I cannot do the method here:

 The site index (or s1, s2, …, sN) could serve as dict key in this case.

Without omitting some materials as the max amount of columns is 160 for MPContribs but the max number of sites for any given structure is 264 in my database. For now to try both methods I limited it to structures with just max 20 sites.

For the data method I cannot get the site data to upload:

columns = {"taskid": None, "vacuumcharge": None, }
columns.update({"charge.s{}".format(x):None for x in range(20)})
columns.update({"atomicvolume.s{}".format(x):None for x in range(20)})

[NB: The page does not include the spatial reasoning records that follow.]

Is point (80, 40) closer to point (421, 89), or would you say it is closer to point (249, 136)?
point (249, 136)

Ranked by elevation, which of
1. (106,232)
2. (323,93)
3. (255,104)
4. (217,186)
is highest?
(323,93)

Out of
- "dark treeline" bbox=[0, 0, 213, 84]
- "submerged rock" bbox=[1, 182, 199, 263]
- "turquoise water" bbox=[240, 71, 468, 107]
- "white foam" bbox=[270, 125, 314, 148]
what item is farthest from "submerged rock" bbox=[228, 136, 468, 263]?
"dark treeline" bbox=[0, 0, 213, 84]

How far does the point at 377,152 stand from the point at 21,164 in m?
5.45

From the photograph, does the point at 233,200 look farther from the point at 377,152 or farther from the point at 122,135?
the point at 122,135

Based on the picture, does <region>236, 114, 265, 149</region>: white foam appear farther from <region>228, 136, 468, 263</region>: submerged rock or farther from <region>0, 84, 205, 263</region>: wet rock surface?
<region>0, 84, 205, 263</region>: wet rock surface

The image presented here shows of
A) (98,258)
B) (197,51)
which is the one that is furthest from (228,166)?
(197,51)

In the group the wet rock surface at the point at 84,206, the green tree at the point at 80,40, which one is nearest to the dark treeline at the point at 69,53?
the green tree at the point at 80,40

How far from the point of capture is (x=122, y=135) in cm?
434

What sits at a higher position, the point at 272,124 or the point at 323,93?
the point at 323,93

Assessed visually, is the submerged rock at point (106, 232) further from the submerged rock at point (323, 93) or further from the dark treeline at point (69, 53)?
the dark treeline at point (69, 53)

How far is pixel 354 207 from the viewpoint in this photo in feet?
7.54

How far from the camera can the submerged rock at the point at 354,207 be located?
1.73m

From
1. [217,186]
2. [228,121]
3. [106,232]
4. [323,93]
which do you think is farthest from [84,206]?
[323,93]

client.init_columns(columns)

With a list of contributions like so:

{'identifier': 'mp-1184580',
 'data': {'taskid': 'https://next-gen.materialsproject.org/materials/mp-1184580/tasks/mp-1952515',
  'vacuumcharge': 0.0},
 'charge': {'s0': 8.338241,
  's1': 11.747498,
  's2': 15.948809,
  's3': 15.965453,
  's4': None,
  's5': None,
  's6': None,
  's7': None,
  's8': None,
  's9': None,
  's10': None,
  's11': None,
  's12': None,
  's13': None,
  's14': None,
  's15': None,
  's16': None,
  's17': None,
  's18': None,
  's19': None},
 'atomicvolume': {'s0': 12.218051,
  's1': 11.832801,
  's2': 18.043842,
  's3': 18.115342,
  's4': None,
  's5': None,
  's6': None,
  's7': None,
  's8': None,
  's9': None,
  's10': None,
  's11': None,
  's12': None,
  's13': None,
  's14': None,
  's15': None,
  's16': None,
  's17': None,
  's18': None,
  's19': None},
 'structures': [Structure Summary
  Lattice
      abc : 4.399411917362592 4.399411917362592 4.399411917362592
   angles : 59.99999999999999 59.99999999999999 59.99999999999999
   volume : 60.21003545068222
        A : 0.0 3.110854 3.110854
        B : 3.110854 -0.0 3.110854
        C : 3.110854 3.110854 -0.0
      pbc : True True True
  PeriodicSite: Hf (3.111, 3.111, 3.111) [0.5, 0.5, 0.5]
  PeriodicSite: Zn (0.0, 0.0, 0.0) [0.0, 0.0, 0.0]
  PeriodicSite: Rh (1.555, 1.555, 1.555) [0.25, 0.25, 0.25]
  PeriodicSite: Rh (4.666, 4.666, 4.666) [0.75, 0.75, 0.75]]}

I can confirm however that the site specific properties are retrievable using client.get_structure() method. It just is not obvious that these properties are indeed there. Perhaps it is better to have it as a string?!

Thanks for testing! Do you need e.g. charge.s3 to be queryable, i.e. data__charge__s3__lt=3? If not, we should include these properties with the structure. I’m a little surprised that they go through though cause I’m explicitly stripping them in the client. If the structures don’t go through as you like, you could also add them as attachments.